Ölüm tehdidini müteakip polisin kurguladığı ifadeyi imzalamak zorunda kalan Tekin, hakkında Ankara DGM Cumhuriyet Savcısı Hamza Keleş tarafından Mumcu Suikastı ile ilgili olarak iddianame hazırlanan on yedi sanıktan birisi oluvermişti!
BU İSİMLERİN HİÇBİRİNİN UZAKTAN YAKINDAN SUİKASTLE ALAKASI YOKTU
Bu isimlerin hiçbirinin suikastla uzaktan yakından alakaları yoktu. Hepsi masumdular…
Ne var ki, Eski Rejim’in egemenlerinin talimatıyla, Uğur Mumcu Suikastı bu masum insanların üzerine yıkılarak cinayetin perde arkasındaki Kontrgerilla’nın, Türkiye’deki Gladio’nun üzeri itina ile örtülüyordu!
Bunu yaparken bir de ‘hayali örgüt’ uydurmuşlardı!
11 Mayıs 2000 gecesi, hayali örgütün adı Tevhid Hizbullah’tı…
12 Mayıs gece yarısına doğru Tevhid Terör Örgütü oldu. Bir ara Selam Terör Örgütü denildi, nihayetinde Tevhid Selam Terör Örgütü’nde karar kılındı!
Evrakta uydurma örgütün ismi bu seyri izlerken, medya ise genellikle ‘Tevhid Selam Kudüs Ordusu adlı terör örgütü’ diyordu!
YILLAR SONRA O HAYALİ ÖRGÜTÜ PARALEL CUNTA GÜNCELLEDİ
Yıllar sonra, Paralel Cunta ’28 Şubat sürecinin ürünü’ hayali Tevhid Selam örgütünü güncelledi!
17 ve 25 Aralık darbe girişiminin altyapısını oluşturması için uydurma ‘örgüt’ üzerinden gizli bir soruşturma yürüttüler…
Üç buçuk yıl boyunca hazırlandılar…
Neticede, kumpasları yerle bir oldu. Hesap döndü!
PARALEL MEDYANIN PAZARLAMAYA ÇALIŞTIĞI DEVASA YALAN
Paralel Medya, şu sıralar ‘Tevhid Selam diye bir örgüt var!’ yollu yayınlarıyla…
-Devasa bir yalanı pazarlamaya devam ediyor.
MUMCU SUİKASTİNİN ARKA PLANINI ÖRTBAS EDENLERLE AYNI CEPHEDEKİ PARALEL ÖRGÜT
Böylelikle, Mumcu Suikastı’nın arka planını örtbas edenlerle aynı kapıya çıkıyorlar. Mumcu cinayetiyle ilgili derin karartmanın ortağı durumundadırlar.
Zaten aynı cephedeler…
‘İçerideki Ecnebiler’ sistematiğinin parçasıdırlar.

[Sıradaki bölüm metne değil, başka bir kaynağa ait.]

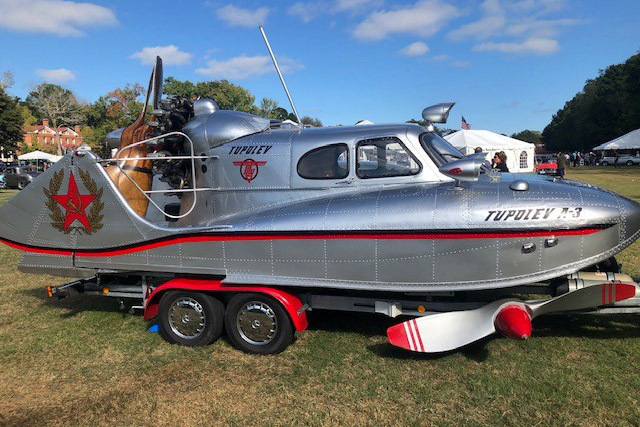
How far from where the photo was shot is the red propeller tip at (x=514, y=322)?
12.2 feet

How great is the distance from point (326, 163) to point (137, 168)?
7.97 feet

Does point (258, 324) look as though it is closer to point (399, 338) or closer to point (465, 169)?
point (399, 338)

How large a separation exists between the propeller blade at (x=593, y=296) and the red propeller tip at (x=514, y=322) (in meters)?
0.33

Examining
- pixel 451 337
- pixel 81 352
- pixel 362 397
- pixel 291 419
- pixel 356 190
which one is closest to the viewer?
pixel 291 419

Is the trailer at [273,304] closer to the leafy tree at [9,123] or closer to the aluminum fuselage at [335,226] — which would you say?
the aluminum fuselage at [335,226]

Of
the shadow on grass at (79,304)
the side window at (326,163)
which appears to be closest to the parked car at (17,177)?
the shadow on grass at (79,304)

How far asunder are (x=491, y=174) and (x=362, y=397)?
Answer: 2.47 metres

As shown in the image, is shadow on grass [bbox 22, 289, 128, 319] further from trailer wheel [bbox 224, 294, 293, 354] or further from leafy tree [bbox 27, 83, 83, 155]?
leafy tree [bbox 27, 83, 83, 155]

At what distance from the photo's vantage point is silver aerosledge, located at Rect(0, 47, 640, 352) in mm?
3744

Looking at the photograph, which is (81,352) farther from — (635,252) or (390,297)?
(635,252)

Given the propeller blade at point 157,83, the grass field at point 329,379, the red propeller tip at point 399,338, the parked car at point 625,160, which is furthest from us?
the parked car at point 625,160

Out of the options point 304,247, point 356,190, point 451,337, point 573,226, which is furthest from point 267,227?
point 573,226

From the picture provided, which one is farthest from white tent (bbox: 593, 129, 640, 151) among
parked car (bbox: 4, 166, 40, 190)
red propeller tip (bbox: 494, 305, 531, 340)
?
parked car (bbox: 4, 166, 40, 190)

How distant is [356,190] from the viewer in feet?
14.4
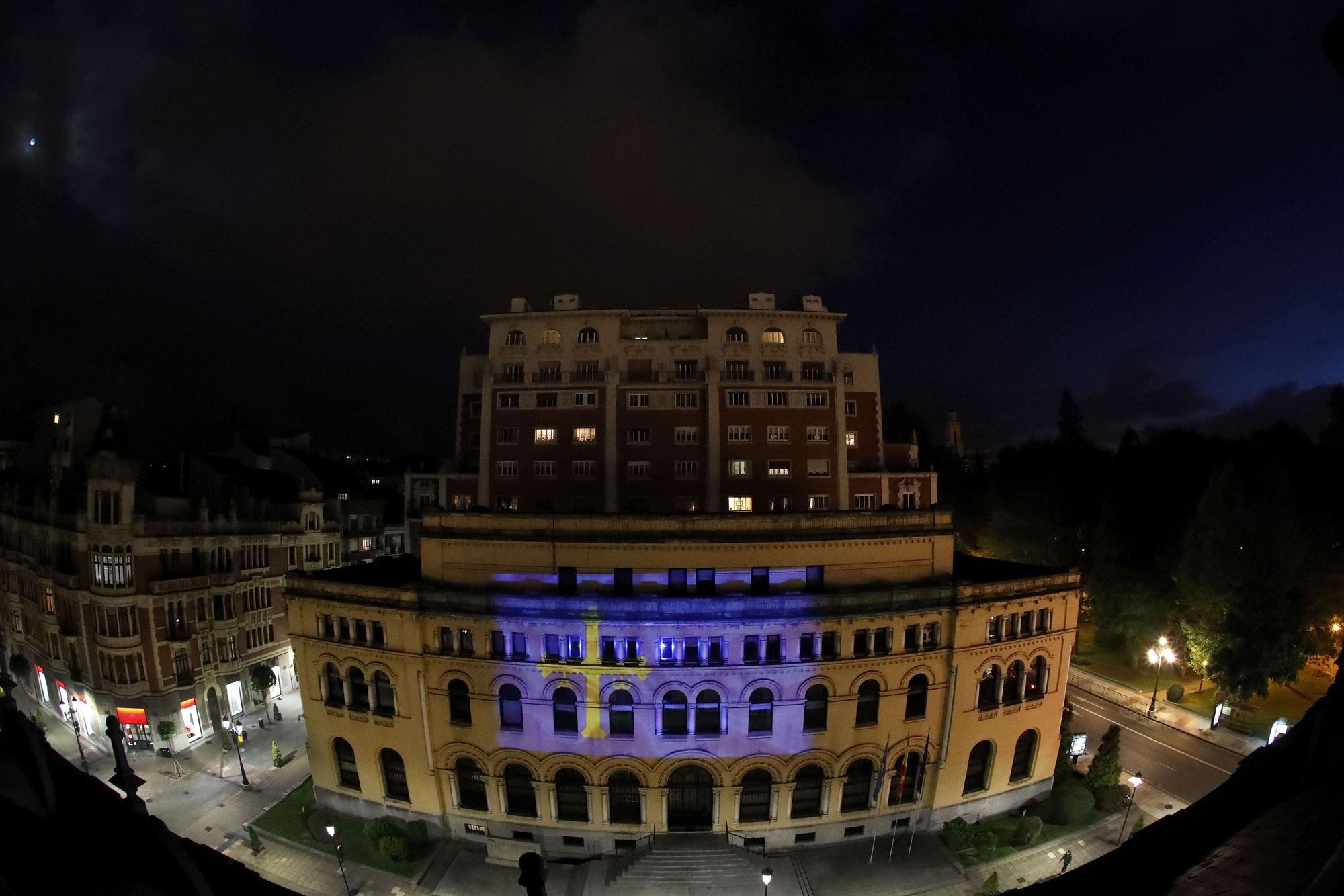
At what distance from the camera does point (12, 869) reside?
429 cm

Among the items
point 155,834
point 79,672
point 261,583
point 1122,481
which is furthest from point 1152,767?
point 79,672

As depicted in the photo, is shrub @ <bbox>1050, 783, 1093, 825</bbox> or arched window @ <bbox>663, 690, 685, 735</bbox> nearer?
arched window @ <bbox>663, 690, 685, 735</bbox>

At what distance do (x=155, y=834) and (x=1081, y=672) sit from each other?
64.3 metres

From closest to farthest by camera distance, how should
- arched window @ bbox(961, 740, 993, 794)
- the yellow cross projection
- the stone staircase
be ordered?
the stone staircase → the yellow cross projection → arched window @ bbox(961, 740, 993, 794)

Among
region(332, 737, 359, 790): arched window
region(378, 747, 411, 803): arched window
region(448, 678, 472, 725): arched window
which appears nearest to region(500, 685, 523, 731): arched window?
region(448, 678, 472, 725): arched window

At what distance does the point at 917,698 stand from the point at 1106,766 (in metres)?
12.0

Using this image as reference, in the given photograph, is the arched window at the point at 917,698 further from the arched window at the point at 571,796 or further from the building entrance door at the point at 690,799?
the arched window at the point at 571,796

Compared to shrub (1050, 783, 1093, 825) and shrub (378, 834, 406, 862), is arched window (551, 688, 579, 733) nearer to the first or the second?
shrub (378, 834, 406, 862)

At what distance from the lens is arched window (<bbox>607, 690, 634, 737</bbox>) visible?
2988cm

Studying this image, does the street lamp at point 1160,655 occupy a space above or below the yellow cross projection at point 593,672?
below

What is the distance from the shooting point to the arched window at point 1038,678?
A: 33.7 meters

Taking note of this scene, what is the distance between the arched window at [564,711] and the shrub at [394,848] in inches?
377

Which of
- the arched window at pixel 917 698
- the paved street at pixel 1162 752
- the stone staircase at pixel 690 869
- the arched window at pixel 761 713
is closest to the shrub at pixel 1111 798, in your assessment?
the paved street at pixel 1162 752

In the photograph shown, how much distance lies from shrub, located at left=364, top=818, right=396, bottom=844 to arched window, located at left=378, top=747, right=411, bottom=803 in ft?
5.00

ABD ve İsrail’in safındadırlar.
Derin Baronlar’la birlikte Yeni Türkiye’ye savaş açan, darbe girişiminde bulunan Paralel Yapı’dır.
Bugünkü paralel yapılanmanın büyümesinin, gelişmesinin en büyük destekçisinin geçmiş dönemin vesayetçileri olduğu bilinmektedir. Hep yol verdiler, 28 Şubat’ta beraber hareket ettiler, İslami kesimin tasfiyesi için beraber hareket ettiler. Bugünkü Zekeriya Öz’ün itirafları da bunu doğrular niteliktedir. Tıpkı Amerika’nın Taliban’ı destekleyip, büyütüp ileride kendilerine rakip, kontrol edilemez bir güç haline geldiği gibi o dönemin vesayetçileri bugünkü paralel yapılanmanın da müsebbipleridir. Ta ki karşılarına kontrol edilemeyen bir güç haline çıkana kadar hep beraberlerdi, kontrol ellerinden çıkınca Ergenekon… vesaire ile kendilerinin tasfiye süreci başladı, bu süreci yaşayacakları aklının ucundan dahi geçmeyen postal vesayetçileri bir sabah ansızın tek tek toparlanıp Ergenekon sanığısınız diye içeri tıkıldılar. Paralel yapılanma aynı süreci ülkenin seçimle iktidara gelmiş, demokratik meşru kurumuna, yani hükümetine de ayanı darbeyi farklı farklı tarihlerde yaptığı hukuk görünümlü darbe teşebbüsleriyle yapmaya kalktılar, beceremediler bundan sonraki girişimleri de başarısız olacaktır.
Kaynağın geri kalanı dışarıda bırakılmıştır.